Exercises to complete:
(1) What are all the variable names in the model formula that the forum thread on modeling noun and preposition effects on color writes out on its own line?
(2) Answer these questions from the forum thread on modeling noun and preposition effects on color:
(a) For which dataset is much less variation in the effect of preposition expected?
(b) What prior, given as an example, yields basically the same intercept estimate?
(c) What did one poster guess had caused the large interaction estimates?
(3) Continue the forum thread on modeling noun and preposition effects on color with the next reply, picking up after its final sentence.
[Opening Excerpted passage section]
We believe that the rate at which a noun appears with blue, is mostly governed by the preference of the noun itself, but also to a smaller degree by the color preference of the preposition. However, at the same time, nouns have a preference for preposition, so maybe Noun_1 really likes to appear with prep_1 but Noun_2 likes to appear with prep_2. This is what the interaction term is supposed to be capturing, but maybe it’s completely wrong?

We also have two different datasets. We expect to see much less variation in the effect of preposition for Dataset 1, while we expect that for Dataset 2 the effect of Item should completely overpower everything else.

So the larger the model estimates the main effect, the larger it estimates the interaction as well. Also, the slope estimates for the interactions are very big, much bigger than for main effects. If they’re on the log odds scale, then those are some unbelievably strong effects.

My guess was that this was caused because of the scale of prop_category, but maybe I’m wrong?

Lastly, the intercept is completely outside the scale of your priors, so that to me suggests that the prior isn’t correctly specified.

The weird thing is, the estimate of the intercept is basically the same if I set the prior as Normal(0, 10), for example.

Have you tried modeling the trial-level data?

You mean, instead of aggregating the data as observatiosn | trials, do logistic regression on each observation?

1 Like

Oh, I see! I may have to think this through a bit more yet, but I think you may not need to include the proportion as a predictor, or any interaction at all. That is, if you’re interested in the effect of noun in predicting color, but at the same time want to control the effect of the preposition, then you can just include both as main effects:

color ~ noun + preposition

I might be wrong, but I think the frequency in which the nouns and prepositions appear together shouldn’t matter in this case. Think of it like this - it doesn’t matter for the probability of a coin landing heads whether you throw it 10, 100 or 1,000 times. That is, unless you have reason to believe that the frequency in which the combination of noun x preposition appears influences the probability that the color ends up blue. You might run into trouble if you have very low counts of certain combinations in that you won’t be able to accurately estimate the predictor slopes & your credible intervals will be very wide, but that should still be less of an issue if you only include main effects.
[Closing Excerpted passage section]
[Opening Dataset section]
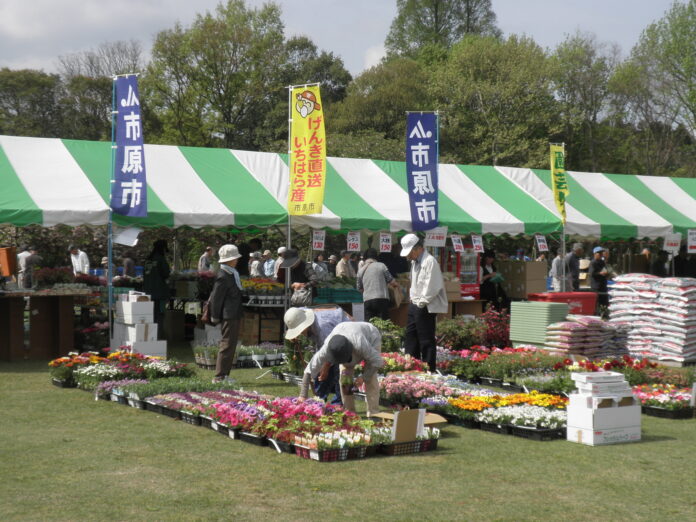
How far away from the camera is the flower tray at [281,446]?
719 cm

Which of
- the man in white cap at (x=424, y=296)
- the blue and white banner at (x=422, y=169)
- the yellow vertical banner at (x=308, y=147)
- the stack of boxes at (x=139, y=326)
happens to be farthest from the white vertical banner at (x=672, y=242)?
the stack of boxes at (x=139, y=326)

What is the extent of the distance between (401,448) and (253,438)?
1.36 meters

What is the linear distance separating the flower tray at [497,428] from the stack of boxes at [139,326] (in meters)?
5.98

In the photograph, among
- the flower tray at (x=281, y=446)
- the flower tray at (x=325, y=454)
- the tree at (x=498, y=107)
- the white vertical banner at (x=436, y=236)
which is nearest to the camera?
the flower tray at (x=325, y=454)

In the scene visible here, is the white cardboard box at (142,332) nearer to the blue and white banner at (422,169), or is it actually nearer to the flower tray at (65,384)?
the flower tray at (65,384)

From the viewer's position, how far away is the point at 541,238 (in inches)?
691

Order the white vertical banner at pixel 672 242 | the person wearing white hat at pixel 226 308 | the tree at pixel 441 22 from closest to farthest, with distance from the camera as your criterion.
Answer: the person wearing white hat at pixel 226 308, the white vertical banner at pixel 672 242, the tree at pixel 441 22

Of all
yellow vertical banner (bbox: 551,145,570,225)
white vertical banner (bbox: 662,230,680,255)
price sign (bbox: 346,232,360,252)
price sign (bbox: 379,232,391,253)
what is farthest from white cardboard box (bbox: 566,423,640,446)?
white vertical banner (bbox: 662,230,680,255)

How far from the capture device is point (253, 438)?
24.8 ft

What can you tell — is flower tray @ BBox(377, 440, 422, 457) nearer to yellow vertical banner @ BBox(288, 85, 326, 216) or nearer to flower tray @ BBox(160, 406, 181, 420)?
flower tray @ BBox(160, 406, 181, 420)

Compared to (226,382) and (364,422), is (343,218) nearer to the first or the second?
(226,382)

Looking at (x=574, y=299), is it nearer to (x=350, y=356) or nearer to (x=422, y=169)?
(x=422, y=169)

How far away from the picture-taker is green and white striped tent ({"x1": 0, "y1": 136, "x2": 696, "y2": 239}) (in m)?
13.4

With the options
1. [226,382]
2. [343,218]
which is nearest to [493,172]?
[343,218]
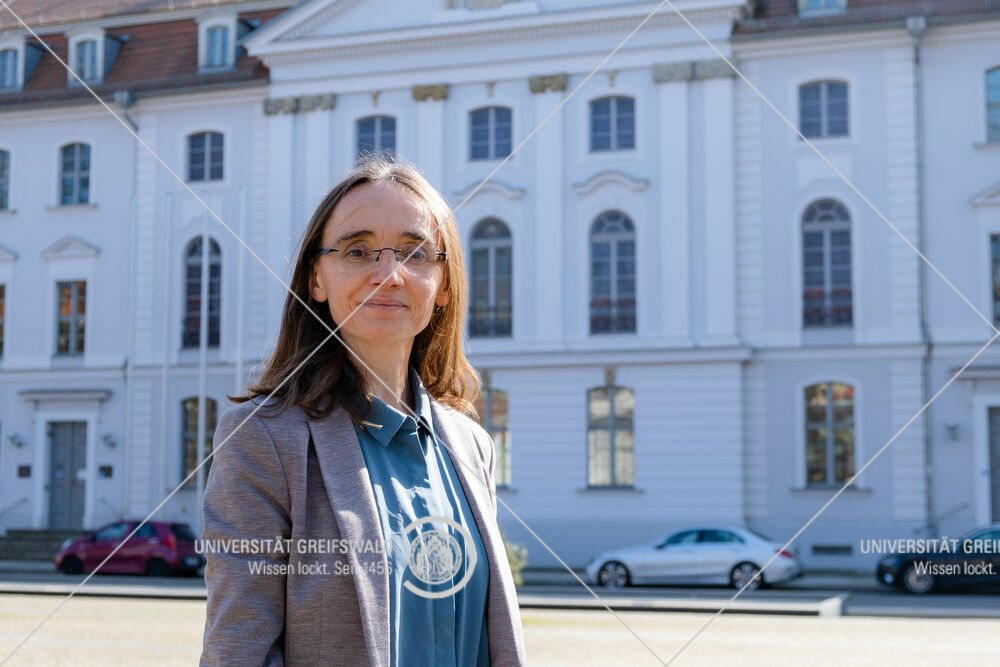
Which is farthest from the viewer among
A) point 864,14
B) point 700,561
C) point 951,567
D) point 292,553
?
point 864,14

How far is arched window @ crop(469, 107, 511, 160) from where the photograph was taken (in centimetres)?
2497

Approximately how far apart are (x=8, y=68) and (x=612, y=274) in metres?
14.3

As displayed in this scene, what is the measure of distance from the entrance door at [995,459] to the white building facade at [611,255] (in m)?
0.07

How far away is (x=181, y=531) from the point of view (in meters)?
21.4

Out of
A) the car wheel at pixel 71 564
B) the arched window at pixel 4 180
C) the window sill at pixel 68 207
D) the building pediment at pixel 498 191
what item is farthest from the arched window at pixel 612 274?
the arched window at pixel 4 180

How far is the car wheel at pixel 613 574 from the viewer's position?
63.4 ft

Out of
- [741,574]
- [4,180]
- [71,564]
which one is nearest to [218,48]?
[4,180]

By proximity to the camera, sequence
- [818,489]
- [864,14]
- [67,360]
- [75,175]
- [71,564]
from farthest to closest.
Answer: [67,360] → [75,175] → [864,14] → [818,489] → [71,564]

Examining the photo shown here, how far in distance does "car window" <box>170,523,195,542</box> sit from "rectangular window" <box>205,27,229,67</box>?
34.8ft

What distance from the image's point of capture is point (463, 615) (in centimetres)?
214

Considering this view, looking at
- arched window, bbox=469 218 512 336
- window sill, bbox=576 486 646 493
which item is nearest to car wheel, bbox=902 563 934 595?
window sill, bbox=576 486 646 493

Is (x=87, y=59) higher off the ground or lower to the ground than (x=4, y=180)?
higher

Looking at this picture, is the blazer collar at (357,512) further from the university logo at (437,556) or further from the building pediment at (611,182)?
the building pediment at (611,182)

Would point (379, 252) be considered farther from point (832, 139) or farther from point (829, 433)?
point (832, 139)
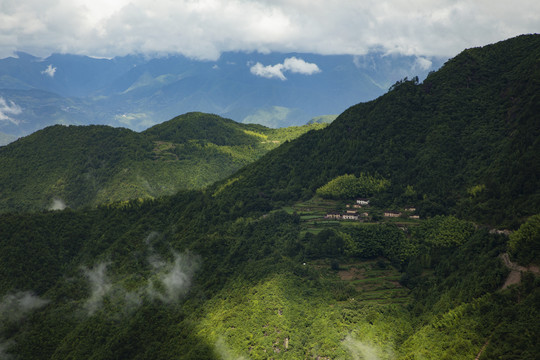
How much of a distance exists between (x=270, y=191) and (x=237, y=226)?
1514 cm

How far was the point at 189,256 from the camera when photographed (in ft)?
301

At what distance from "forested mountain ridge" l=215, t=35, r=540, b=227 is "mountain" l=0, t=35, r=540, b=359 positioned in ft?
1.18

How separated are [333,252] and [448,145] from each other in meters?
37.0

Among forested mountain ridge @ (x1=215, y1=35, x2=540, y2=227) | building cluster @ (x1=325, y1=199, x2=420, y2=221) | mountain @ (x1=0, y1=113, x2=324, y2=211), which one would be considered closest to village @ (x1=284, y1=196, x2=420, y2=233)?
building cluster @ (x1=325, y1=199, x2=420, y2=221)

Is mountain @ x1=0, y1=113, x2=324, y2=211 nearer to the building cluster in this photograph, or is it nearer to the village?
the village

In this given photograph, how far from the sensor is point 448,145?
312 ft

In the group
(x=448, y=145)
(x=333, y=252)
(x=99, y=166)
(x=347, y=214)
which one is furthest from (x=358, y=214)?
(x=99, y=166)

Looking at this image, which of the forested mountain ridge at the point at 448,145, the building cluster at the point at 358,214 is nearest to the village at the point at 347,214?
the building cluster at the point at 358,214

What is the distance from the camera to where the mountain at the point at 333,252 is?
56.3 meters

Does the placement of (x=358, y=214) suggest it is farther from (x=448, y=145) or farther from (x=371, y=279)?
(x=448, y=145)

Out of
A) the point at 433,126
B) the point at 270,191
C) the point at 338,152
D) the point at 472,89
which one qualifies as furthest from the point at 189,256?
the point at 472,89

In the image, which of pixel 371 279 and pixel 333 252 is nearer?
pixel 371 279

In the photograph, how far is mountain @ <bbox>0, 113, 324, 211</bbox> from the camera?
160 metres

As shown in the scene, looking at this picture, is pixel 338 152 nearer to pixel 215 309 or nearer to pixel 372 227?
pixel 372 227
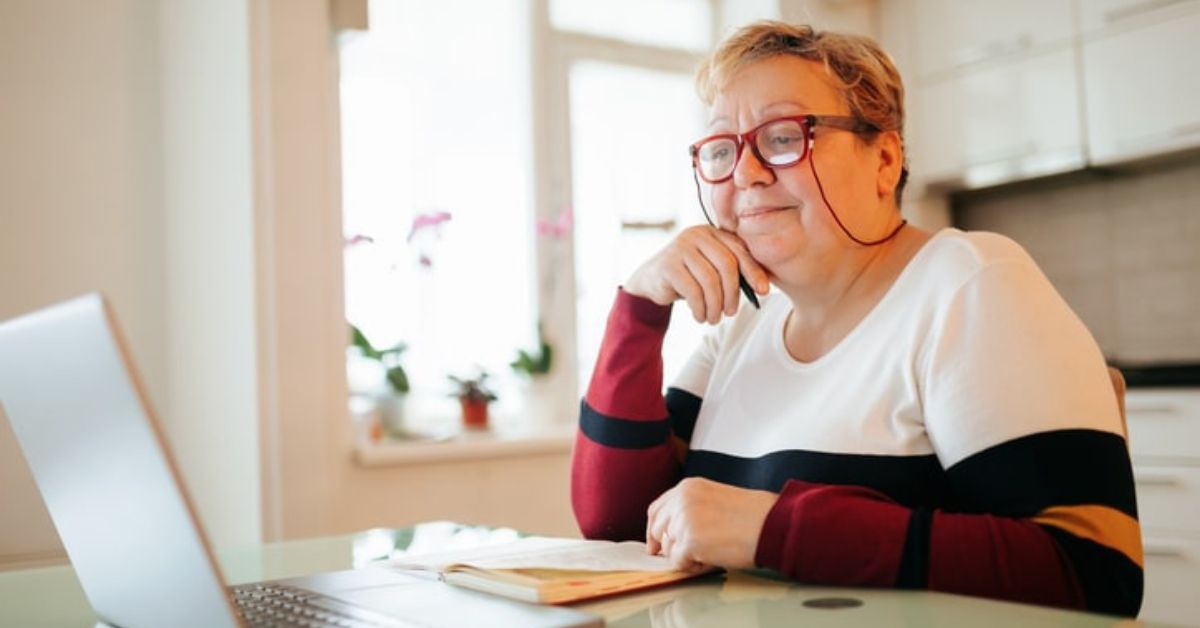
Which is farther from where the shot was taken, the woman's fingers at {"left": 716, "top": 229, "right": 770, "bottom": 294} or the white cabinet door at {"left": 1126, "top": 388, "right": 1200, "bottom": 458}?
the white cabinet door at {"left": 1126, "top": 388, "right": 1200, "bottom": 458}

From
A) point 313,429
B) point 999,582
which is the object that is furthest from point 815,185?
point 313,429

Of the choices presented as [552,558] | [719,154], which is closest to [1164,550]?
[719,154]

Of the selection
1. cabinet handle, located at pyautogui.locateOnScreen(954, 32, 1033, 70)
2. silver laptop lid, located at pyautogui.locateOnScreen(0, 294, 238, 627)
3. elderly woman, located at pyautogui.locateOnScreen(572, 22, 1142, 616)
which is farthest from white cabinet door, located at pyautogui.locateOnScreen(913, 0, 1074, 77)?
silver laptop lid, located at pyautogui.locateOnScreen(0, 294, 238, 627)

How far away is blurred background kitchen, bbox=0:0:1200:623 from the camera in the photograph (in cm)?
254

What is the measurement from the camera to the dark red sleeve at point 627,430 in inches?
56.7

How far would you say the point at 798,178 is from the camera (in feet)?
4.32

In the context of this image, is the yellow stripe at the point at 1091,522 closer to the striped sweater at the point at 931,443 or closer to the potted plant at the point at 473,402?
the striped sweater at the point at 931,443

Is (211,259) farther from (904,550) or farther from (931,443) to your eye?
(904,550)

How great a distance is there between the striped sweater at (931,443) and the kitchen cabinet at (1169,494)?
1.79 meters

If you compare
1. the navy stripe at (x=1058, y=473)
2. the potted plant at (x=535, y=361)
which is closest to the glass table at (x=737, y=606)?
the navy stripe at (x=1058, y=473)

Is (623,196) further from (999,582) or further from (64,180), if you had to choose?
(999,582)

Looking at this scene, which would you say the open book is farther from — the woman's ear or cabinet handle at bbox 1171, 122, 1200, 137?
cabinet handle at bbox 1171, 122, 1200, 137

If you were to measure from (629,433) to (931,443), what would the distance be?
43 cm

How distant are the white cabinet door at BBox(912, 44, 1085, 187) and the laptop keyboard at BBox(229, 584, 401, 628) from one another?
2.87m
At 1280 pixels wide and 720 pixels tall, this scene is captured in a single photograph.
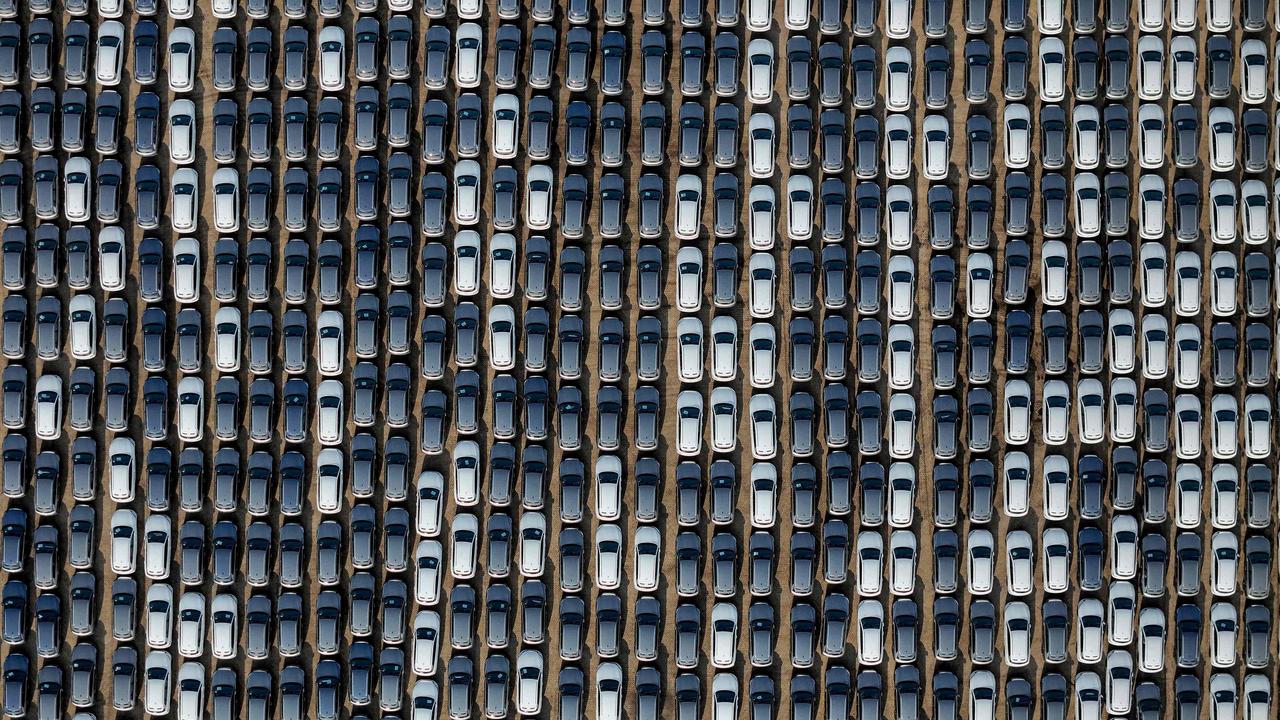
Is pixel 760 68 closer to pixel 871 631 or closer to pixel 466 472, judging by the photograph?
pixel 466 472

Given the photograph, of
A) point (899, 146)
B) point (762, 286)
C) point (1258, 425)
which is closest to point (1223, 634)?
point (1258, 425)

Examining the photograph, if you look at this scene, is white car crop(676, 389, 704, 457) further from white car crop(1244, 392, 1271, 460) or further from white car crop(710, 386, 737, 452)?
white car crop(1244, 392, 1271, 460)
[Closing Dataset section]
Answer list:
(1) color, noun, preposition

(2)
(a) Dataset 1
(b) Normal(0, 10)
(c) The scale of prop_category

(3)
Also, as shown above, I think preposition may be better modeled as fixed effect rather than random effect, given that: 1) it sounds like the effects of individual prepositions may be very different & so it feels weird to think of some superpopulation from which the prepositions are randomly drawn, 2) you only have 5 levels, 3) the effect of individual prepositions may be interesting(?).

Right, that’s a good point, I didn’t think of that. That actually may be where some of your sampling problems come from - that the proportion parameter is constrained between 0 and 1. Under the linear assumption, that would mean that the difference between 90 and 99.999999% probability is the same as the difference between 50 and 60%. So if you were to model the proportion, it might help to transform the probability into to log odds.

The estimate may be the same because the data has overwhelmed the prior. As far as I know, however, outside of very specific use cases, an extreme overwhelming of the prior like this means that the prior was far too restrictive & didn’t include the regions of the parameter space that are plausible under domain knowledge. If you get problems with the sampler with wider prior, that to me suggests problems with the model specification.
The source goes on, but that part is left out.